Sunday, September 24, 2023
Friday, September 22, 2023
Friday, September 15, 2023
Film review: L'Atalante (1934)
Three posters to give you an idea of the confusing nature of this film. It's the only full-length film directed by the tragically short-lived Jean Vigo (whose most famous work is probably Zero de Conduite which, coincidentally, was a major influence on If.... It has a very simple plot: a barge captain (although that's rather a grand title given that his entire crew consists of a slightly cracked old man (Père Jules) and an apparently simple teenager) marrying a young woman from a village and walking out of the church down to the canal (where the "crew" is waiting, accidentally dropping a bouquet of flowers into the water and then rescuing it). The entirety of the rest of the film is the four of them (and Père Jules's seemingly inexhaustible supply of cats) traveling down the river to Paris, squabbling, her getting left behind and then reuniting some unspecified time later in Le Havre. It's very slight. But it's also lovely: the film itself has the charm of barge life - cozy domesticity combined with travel and viewing the gritty side of the city and countryside.
At first the wife, Juliette (played with wide-eyed zest by Dita Parlo, who was also Elsa in Grand Illusion) seems a little taken aback at the relative squalor (and overwhelming number of cats) aboard the barge.

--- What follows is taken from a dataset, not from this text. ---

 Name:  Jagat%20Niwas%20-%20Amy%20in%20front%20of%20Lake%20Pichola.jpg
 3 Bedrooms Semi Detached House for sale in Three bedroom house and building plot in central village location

She and the "crew" are also a little wary of each other - they refer to her as "the missus" (or at least, that's the translation) whereas she seems to find them a little alarming. However, she gradually gets into the swing of things, even managing to prize Père Jules's dirty laundry off him. However, she does look forward to the bright lights of Paris, so it's a disappointment when Père Jules and the boy head off into town first (to see a fortune-teller (who is also, it is strongly hinted, a prostitute)) meaning that the captain (Jean, played by Jean Dasté, who also went on to appear in Grand Illusion) can't leave the ship and Juliette's hopes are dashed. (Père Jules is a larger-than-life character, whom Juliette gets to know when he shows her all the curios he's collected (including the pickled hands of his dead best friend) and his tattoos in his cramped cabin,
something that inspires wonder and disgust in equal measures, but also provokes Jean into a fit of plate-breaking jealous rage (for some reason). Père Jules is played by the larger-than-life Michel Simon, who was the titular Boudu, Saved from Drowning just before casting, and thus the most famous of the actors in the cast, who claimed to have signed on because he felt sorry for Jean Vigo, whose career never really took off, and who was in the doghouse because Zero had been banned lest it corrupt the youth.
Eventually Père Jules returns, and the next day Jean takes Juliette dancing. Unfortunately, this leads to more trouble, because a clownish peddler takes a liking to Juliette
(and she is too wide-eyed at everything to take offense or see him as a threat) and follows her back to the barge to talk to her while Jean is out later. (Come to think of it, I have to wonder if this film was an influence on La Strada) Another rage from Jean and Juliette is instructed to stay in the cabin. However, she sneaks out overnight to look at the bright lights, and Jean is so angry he orders the barge to depart without her. After a magical evening of staring at shops, Juliette returns to discover her fate. She tries to buy a third class train ticket to the next town the barge will get to, but a clearly indigent young man steals her handbag before being set upon by a mob, who beat him to a pulp and carry him off, but neglect to return Juliette's money. She is forced to find work and seems stuck for a while. Meanwhile, aboard the barge Jean has lapsed into an almost catatonic funk. Père Jules accompanies him to the head office and defends him to the boss as he just sits mutely and miserably in the waiting room. Eventually he remembers an earlier incident where Juliette claimed that she had seen his face in water before she'd met him, which is how she knew he was her soulmate, and he jumps into the river.
We then get famous underwater scenes, which, because I have the Jean Vigo Boxset (a tragically slim volume - all his films fit on one disc because he died of TB at 29 a couple of weeks after this film was released) I know were probably only possible because Vigo had made an earlier short about a champion French swimmer). This incident is enough to drive Père Jules to go looking for Juliette in Le Havre, the port they're currently docked at, and miraculously he finds her, in a record store, listening to a song about barges that they'd played earlier. Jean and Juliette are then reunited and embrace ecstatically, the end.
As you can see, slight, but it's in the telling. The images are indelible and it has more of the feel of a fairytale romance than actual fairytales. See it if you can.